Los libros, ensayos y críticas inéditos de Diderot sobre­pasaban con creces lo que había publicado durante su vida. Entre esos textos había dos novelas muy distintas pero igual­mente brillantes. La primera de ellas, La religiosa, es una apasionante pseudoautobiografía de una monja que sufre un maltrato espantosamente cruel después de hacer pú­blica su intención de abandonar el convento. La segunda, Jacques el fatalista, es una antinovela con final abierto en la que Diderot recurría a la ficción para abordar el problema del libre albedrío. Pero había también gruesos cuadernos de notas de revolucionaria crítica de arte, una impía cró­nica con aires de ciencia ficción sobre la raza humana, un tratado político secreto escrito para Catalina la Grande, una sátira humorística sobre el absurdo de las costumbres sexua­les cristianas que se desarrolla en Tahití, así como algunas de las más conmovedoras cartas de amor de la historia de la literatura francesa. Uno se queda estupefacto al descubrir la variedad de campos que abarca la obra de Diderot: entre otras cosas, el filósofo intuyó la selección natural antes que Darwin, el complejo de Edipo antes que Freud, y la manipu­lación genética doscientos años antes de que se diseñara la oveja Dolly.

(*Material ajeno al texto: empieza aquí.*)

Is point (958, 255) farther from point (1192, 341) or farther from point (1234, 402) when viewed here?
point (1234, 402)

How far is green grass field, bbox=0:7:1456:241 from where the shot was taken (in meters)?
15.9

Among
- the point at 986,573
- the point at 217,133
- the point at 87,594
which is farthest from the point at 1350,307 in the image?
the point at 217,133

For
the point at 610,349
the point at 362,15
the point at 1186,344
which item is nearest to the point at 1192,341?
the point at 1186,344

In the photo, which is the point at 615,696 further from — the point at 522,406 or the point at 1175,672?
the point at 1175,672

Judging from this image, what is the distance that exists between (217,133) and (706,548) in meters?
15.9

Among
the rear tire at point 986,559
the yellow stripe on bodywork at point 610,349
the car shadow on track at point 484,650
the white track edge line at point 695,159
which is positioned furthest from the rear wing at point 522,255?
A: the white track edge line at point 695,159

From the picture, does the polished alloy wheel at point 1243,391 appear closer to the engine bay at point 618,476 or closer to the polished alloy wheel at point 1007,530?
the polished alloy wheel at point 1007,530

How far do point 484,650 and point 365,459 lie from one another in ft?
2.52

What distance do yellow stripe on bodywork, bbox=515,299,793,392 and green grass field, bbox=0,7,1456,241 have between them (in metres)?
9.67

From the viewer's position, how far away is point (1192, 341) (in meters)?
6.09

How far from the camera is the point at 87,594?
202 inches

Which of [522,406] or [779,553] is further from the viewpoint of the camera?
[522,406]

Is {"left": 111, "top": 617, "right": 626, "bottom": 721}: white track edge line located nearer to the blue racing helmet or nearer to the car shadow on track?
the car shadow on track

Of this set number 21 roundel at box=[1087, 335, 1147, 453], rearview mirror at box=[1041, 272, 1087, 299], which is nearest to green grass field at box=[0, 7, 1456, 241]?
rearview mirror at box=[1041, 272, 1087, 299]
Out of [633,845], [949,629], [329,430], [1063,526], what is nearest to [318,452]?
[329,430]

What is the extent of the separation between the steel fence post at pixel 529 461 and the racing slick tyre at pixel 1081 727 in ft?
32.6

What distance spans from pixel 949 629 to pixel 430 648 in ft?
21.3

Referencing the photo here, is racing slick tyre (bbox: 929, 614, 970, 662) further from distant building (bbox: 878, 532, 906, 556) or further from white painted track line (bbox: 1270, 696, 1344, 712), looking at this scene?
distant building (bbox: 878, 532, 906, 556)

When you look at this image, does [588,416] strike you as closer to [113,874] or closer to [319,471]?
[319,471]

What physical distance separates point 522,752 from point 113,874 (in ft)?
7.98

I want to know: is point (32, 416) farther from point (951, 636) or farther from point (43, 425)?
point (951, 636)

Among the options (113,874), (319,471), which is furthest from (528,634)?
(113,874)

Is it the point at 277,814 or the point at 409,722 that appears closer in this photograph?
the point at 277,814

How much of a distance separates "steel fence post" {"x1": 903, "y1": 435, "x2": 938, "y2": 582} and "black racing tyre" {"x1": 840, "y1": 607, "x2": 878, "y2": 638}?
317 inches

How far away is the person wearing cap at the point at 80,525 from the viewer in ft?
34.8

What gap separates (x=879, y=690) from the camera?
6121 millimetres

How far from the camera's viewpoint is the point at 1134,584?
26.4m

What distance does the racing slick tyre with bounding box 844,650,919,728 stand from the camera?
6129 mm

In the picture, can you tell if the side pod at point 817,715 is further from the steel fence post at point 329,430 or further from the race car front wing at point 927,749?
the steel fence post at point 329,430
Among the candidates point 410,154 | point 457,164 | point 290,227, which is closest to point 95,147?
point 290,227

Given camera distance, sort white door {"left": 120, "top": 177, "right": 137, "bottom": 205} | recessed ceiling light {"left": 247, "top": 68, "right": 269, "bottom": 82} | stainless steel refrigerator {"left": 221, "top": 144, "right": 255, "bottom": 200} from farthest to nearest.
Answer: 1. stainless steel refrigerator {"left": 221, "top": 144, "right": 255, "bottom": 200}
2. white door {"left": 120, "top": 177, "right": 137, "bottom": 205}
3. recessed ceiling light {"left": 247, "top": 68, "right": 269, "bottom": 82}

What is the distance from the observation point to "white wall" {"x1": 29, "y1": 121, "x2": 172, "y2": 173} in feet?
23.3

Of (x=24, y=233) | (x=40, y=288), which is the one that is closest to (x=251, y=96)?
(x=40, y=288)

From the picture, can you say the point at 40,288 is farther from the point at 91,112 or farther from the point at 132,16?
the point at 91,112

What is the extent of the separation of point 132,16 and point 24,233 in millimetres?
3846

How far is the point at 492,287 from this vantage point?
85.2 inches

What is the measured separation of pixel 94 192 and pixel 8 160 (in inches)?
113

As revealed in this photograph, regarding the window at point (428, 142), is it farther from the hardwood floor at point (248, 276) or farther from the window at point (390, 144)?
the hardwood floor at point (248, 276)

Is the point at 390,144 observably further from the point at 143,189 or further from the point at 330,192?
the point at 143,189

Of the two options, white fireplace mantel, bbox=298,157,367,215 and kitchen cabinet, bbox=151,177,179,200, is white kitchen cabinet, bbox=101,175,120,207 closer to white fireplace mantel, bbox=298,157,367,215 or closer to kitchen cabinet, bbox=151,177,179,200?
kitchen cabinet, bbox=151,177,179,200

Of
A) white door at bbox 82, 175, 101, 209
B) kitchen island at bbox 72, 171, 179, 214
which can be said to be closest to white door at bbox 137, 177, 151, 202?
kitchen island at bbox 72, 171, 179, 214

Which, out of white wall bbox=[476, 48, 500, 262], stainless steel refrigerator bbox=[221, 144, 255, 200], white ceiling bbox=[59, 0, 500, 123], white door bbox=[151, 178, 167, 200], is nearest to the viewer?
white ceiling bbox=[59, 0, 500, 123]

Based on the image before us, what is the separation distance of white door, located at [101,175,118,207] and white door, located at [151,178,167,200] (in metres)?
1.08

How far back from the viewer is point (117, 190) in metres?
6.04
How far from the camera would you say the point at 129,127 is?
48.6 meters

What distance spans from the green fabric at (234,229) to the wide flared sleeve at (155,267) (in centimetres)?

Estas obras ocultas no aparecieron durante los meses in­mediatamente posteriores a la muerte de Diderot, sino que fueron publicándose gota a gota a lo largo de décadas. Va­rios de esos libros perdidos se publicaron durante los años de declive de la Revolución francesa; otros aparecieron en el curso de la Restauración borbónica (1814-1830), y aún más textos emergieron durante el Segundo Imperio (1852-1870). Tal vez la adición más importante al corpus de Dide­rot se produjo en 1891, cuando un bibliotecario descubrió una versión manuscrita íntegra de su obra maestra El sobrino de Rameau en el puesto de un bouquiniste a orillas del Sena. En este desenfrenado diálogo filosófico, el escritor da vida con valentía a un antihéroe inolvidable que ensalza las vir­tudes del mal y del parasitismo social, mientras invoca el de­recho a un placer sin cortapisas.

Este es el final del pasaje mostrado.